Goal of the exercise:
Would you please copy every line below that includes the string "States"?

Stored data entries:

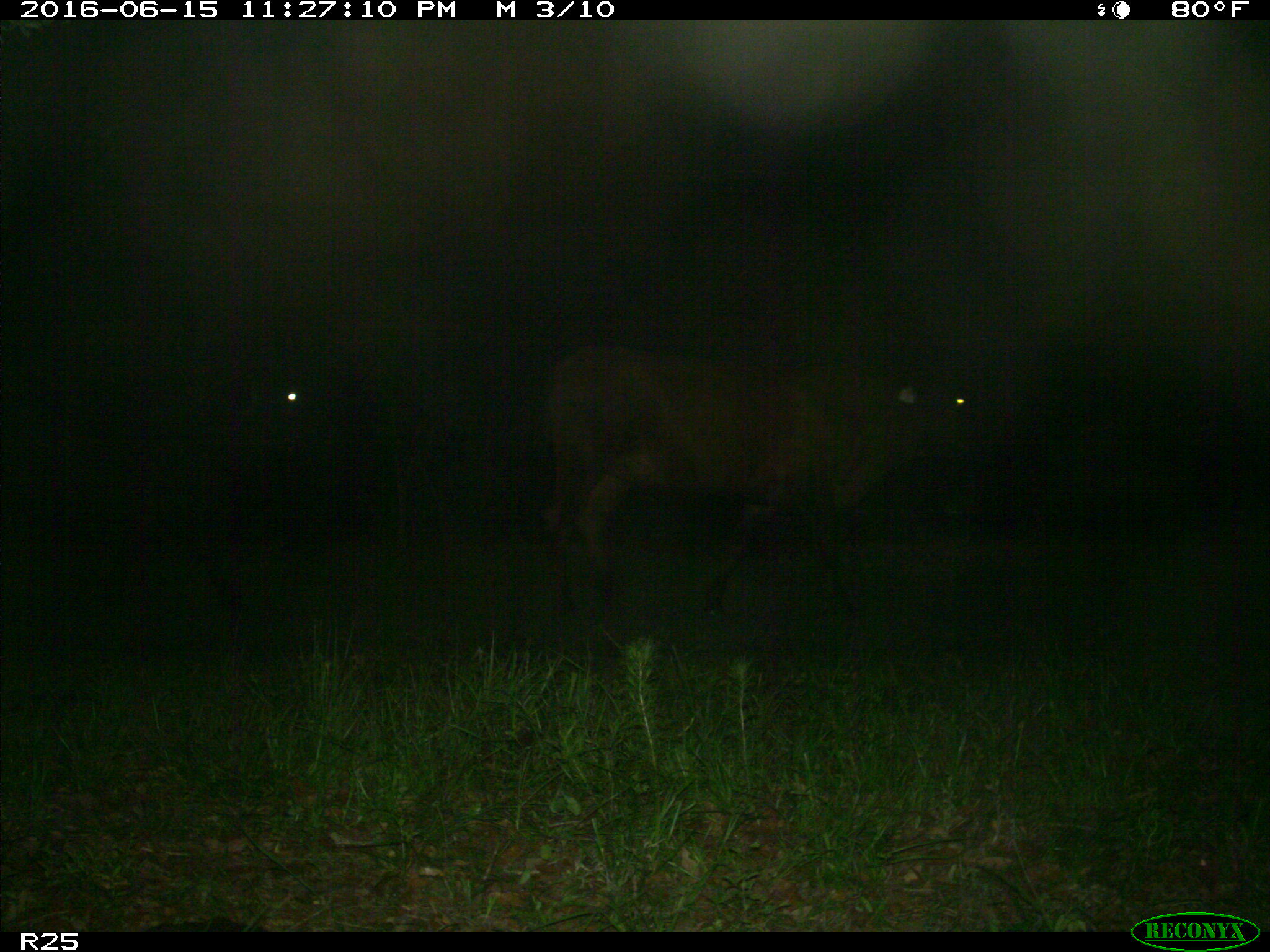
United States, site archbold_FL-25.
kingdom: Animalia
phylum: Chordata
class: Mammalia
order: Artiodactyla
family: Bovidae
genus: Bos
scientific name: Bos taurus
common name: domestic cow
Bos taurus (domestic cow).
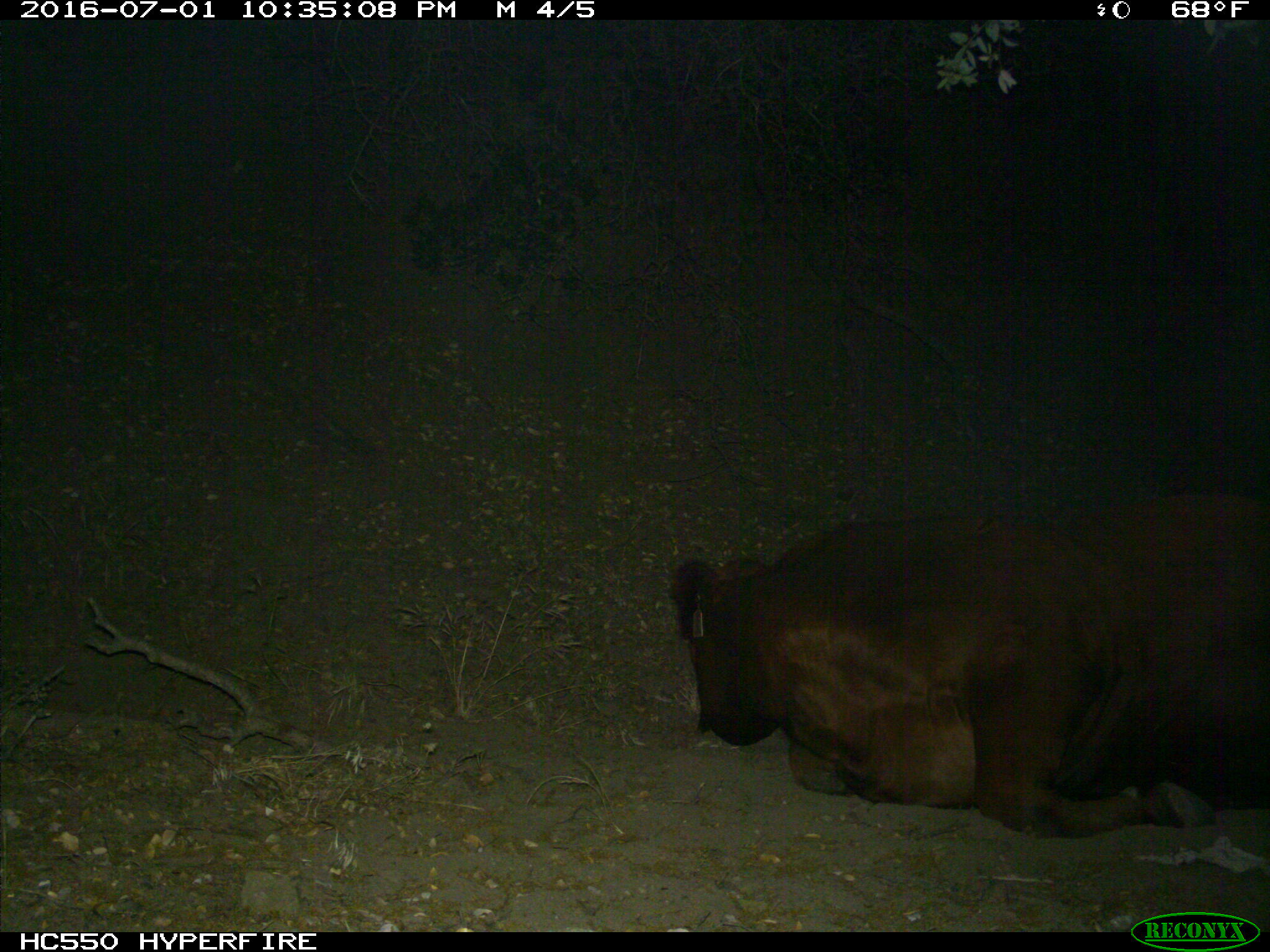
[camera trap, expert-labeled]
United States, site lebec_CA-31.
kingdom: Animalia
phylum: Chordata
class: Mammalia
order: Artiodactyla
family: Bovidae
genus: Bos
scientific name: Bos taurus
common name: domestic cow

Task answer:
United States, site archbold_FL-25.
United States, site lebec_CA-31.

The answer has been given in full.